● INSTRUCTIONS FOR THE TASK
In the records that follow, find each line with the word "resolution" and copy it.

┏━━

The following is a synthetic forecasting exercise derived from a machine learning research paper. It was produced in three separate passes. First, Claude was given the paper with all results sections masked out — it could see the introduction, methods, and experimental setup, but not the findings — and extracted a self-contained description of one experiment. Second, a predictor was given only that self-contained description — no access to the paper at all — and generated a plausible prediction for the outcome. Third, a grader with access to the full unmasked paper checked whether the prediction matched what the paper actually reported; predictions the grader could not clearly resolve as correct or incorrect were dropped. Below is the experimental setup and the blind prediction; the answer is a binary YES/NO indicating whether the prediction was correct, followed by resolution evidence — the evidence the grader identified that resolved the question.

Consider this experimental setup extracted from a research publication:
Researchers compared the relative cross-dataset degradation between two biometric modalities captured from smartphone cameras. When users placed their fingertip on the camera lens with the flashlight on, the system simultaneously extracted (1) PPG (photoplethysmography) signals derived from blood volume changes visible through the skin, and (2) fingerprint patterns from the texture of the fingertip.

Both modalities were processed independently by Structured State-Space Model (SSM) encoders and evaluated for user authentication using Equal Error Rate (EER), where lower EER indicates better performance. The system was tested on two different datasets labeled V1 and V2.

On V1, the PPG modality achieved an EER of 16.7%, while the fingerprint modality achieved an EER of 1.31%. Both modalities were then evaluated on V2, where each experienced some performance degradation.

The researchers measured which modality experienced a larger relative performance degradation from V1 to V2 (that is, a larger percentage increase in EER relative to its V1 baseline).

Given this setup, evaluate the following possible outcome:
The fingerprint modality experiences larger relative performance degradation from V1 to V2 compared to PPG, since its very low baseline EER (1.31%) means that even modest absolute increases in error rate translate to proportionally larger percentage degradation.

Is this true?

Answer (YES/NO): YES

┗━━
┏━━

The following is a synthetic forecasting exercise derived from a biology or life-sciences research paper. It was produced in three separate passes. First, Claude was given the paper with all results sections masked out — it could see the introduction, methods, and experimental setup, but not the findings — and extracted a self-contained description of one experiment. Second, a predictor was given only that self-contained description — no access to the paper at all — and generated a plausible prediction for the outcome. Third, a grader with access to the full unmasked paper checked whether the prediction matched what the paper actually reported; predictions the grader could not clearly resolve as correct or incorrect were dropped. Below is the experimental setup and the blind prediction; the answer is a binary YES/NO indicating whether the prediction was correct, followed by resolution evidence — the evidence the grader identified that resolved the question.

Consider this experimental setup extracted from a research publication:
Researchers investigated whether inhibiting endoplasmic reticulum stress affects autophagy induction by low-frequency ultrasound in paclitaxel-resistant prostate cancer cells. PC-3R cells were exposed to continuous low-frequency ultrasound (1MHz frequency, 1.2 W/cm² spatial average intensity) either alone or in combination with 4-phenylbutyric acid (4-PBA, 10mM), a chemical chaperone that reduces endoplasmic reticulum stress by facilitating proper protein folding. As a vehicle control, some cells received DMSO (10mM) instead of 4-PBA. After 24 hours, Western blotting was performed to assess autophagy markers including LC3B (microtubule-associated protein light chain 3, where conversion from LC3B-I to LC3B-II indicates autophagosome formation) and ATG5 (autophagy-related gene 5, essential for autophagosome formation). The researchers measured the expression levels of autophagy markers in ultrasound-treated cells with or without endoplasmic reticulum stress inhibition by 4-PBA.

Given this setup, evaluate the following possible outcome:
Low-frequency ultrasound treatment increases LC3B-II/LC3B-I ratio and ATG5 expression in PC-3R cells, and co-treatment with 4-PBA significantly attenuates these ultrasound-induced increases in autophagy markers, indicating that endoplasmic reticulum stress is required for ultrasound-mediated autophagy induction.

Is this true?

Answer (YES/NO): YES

┗━━

● WORKED SOLUTION
The following is a synthetic forecasting exercise derived from a machine learning research paper. It was produced in three separate passes. First, Claude was given the paper with all results sections masked out — it could see the introduction, methods, and experimental setup, but not the findings — and extracted a self-contained description of one experiment. Second, a predictor was given only that self-contained description — no access to the paper at all — and generated a plausible prediction for the outcome. Third, a grader with access to the full unmasked paper checked whether the prediction matched what the paper actually reported; predictions the grader could not clearly resolve as correct or incorrect were dropped. Below is the experimental setup and the blind prediction; the answer is a binary YES/NO indicating whether the prediction was correct, followed by resolution evidence — the evidence the grader identified that resolved the question.
The following is a synthetic forecasting exercise derived from a biology or life-sciences research paper. It was produced in three separate passes. First, Claude was given the paper with all results sections masked out — it could see the introduction, methods, and experimental setup, but not the findings — and extracted a self-contained description of one experiment. Second, a predictor was given only that self-contained description — no access to the paper at all — and generated a plausible prediction for the outcome. Third, a grader with access to the full unmasked paper checked whether the prediction matched what the paper actually reported; predictions the grader could not clearly resolve as correct or incorrect were dropped. Below is the experimental setup and the blind prediction; the answer is a binary YES/NO indicating whether the prediction was correct, followed by resolution evidence — the evidence the grader identified that resolved the question.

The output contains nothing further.